As an economist and expert in international trade, I don’t see how the proposed tariffs will resolve either one. In fact, it’s more likely that they will create two new problems by hurting both consumers and businesses.
IP theft and trade deficits
The administration formally justified its tariffs by invoking Section 301 of the Trade Act of 1974, which allows the president to impose tariffs on countries in violation of international trade deals.
In particular, the Trump administration accused China of engaging in intellectual property theft forbidden by World Trade Organization agreements.
Intellectual property theft has been a major complaint of American companies doing business in China for decades. Sometimes this theft occurs through illicit means, such as industrial espionage. It also occurs through legal channels, such as when US companies are forced to form a joint venture with a Chinese business. In other cases, technology transfers are a precondition of doing business in China.
Altogether, the US trade representative estimates that these policies cost US businesses around $50bn a year.
The other problem that has long irked the president is the significant trade deficit. Since the US normalized trade relations with China in 2000, the deficit ballooned from less than $84bn to over $375bn in 2017.
This “China shock” of cheap goods has caused considerable disruption in the U.S. economy. The labor market has been surprisingly slow to adjust, leading affected workers to earn far less money over a lifetime.

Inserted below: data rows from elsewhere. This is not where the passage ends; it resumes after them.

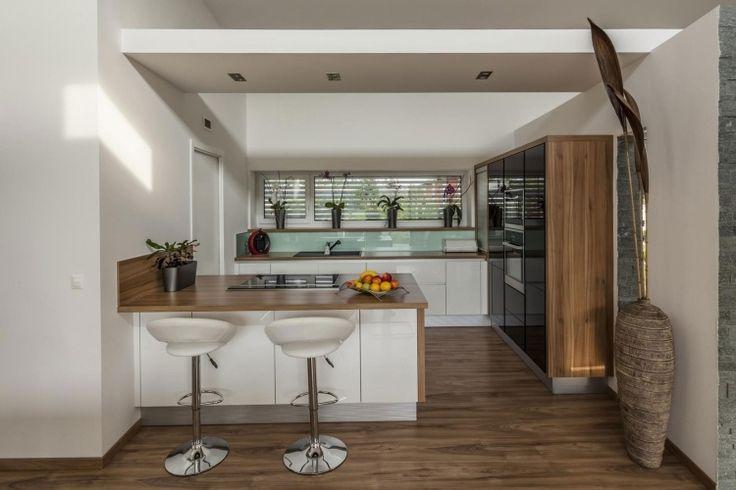 große Küche mit Kochinsel in weiß und holz - mintgrüner Spritzschutz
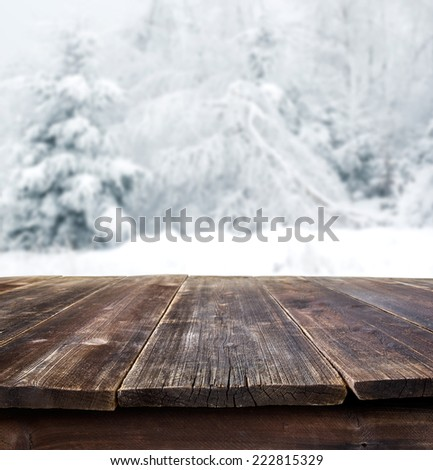 rustic table against winter landscape - stock photo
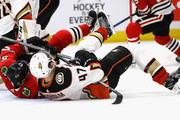 Tommy Wingels #57 of the Chicago Blackhawks and Hampus Lindholm #47 of the Anaheim Ducks in the ice in front of the goal at the United Center on February 15, 2018 in Chicago, Illinois. The Ducks defeated the Blackhawks 3-2.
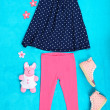 Stock Photo: Beautiful clothes for little girl on blue background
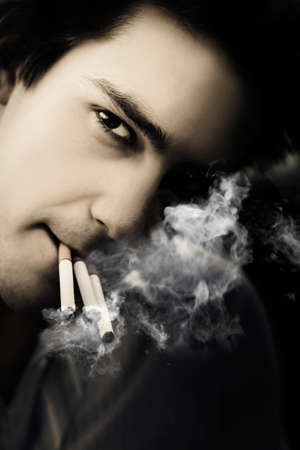 sombre: Dark Portrait On The Face Of An Addicted Male Tobacco Smoker, Puffing On Three Cigarettes In A Depiction Of Addiction And Dependency From Chronic Work Stress
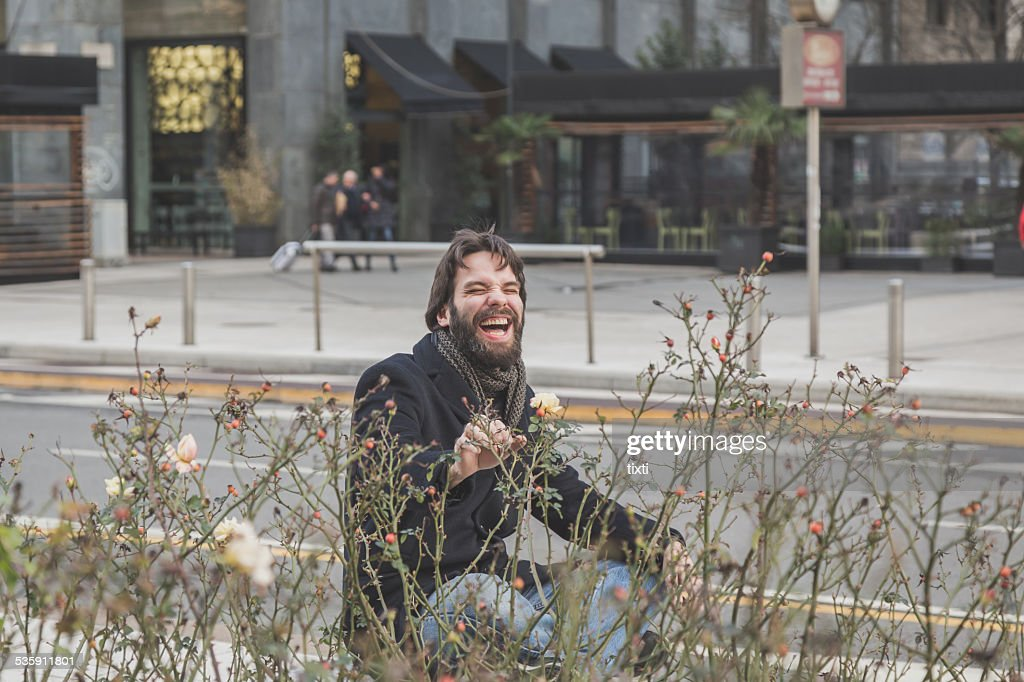 Young handsome bearded man posing in the city streets : Stock Photo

It remains to be seen, however, whether the tariffs will alleviate either problem.
The administration’s calculation seems to be that China will back down on intellectual property theft if faced with less access to US markets.
But China is less dependent on US trade now than it was a decade ago, making its economy resilient to these sorts of punitive measures. The US accounted for 18.4% of Chinese exports in 2016, down from 21% in 2006.

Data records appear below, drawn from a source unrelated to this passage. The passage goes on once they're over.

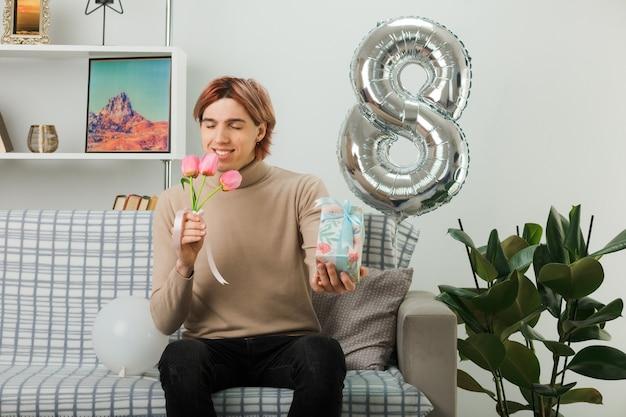 Zadowolony z zamkniętymi oczami przystojny facet w szczęśliwy dzień kobiet trzymający kwiaty z prezentem siedzącym na kanapie w salonie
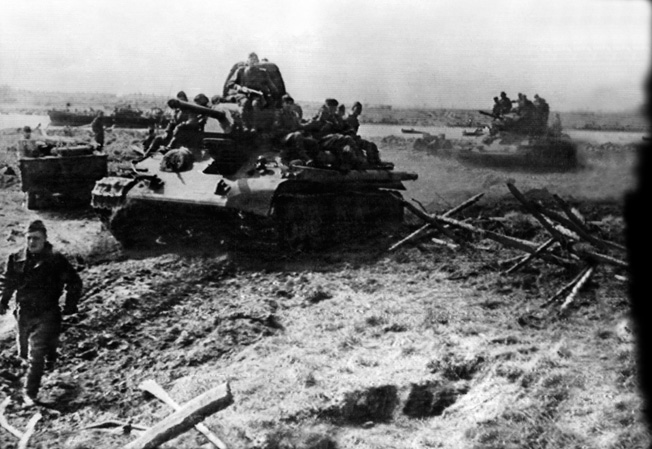 Heavy Red Amy tanks, bearing Russian infantrymen, prepare to annihilate the Finnish defenses in the northern front of the summer offensive.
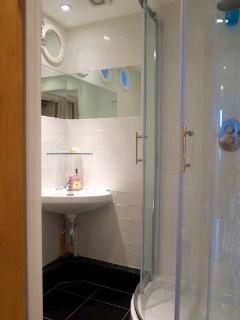 Bathroom with walk in shower, black floor tiling and porthole features.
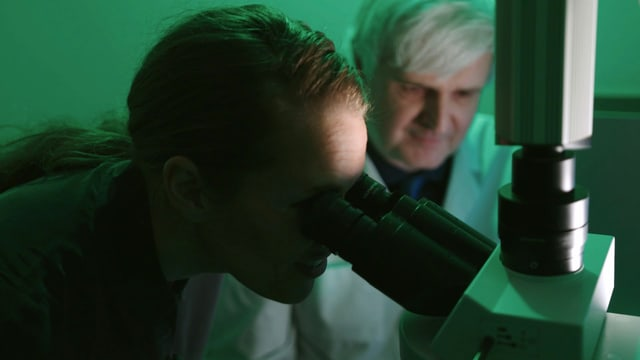 Frau schaut durchs Mikroskop.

The US likely would have better luck resolving this problem at the WTO, which China joined in 2001 and must abide by its rulings. The best part about a WTO ruling is that it would affect all of China’s exports, not just those to the US.
Similarly, the trade deficit is unlikely to be resolved through higher tariffs. The primary cause of the persistent trade deficit -- $566bn in 2017 -- is an imbalance between savings and investment in the US economy.
The US personal savings rate has fallen steadily since the late 1970s. At the same time, the government has run persistently large budget deficits, both of which have increased the level of borrowing in the US economy.
As a result, foreign investment, particularly from China, has become increasingly critical to financing US economic growth. This is great news in terms of helping Americans buy cheap Chinese goods and the government finance its budget deficit. But all that foreign cash going into the financial market isn’t being used to buy the stuff Americans are producing, like Harley Davidson motorcycles and Iowa corn.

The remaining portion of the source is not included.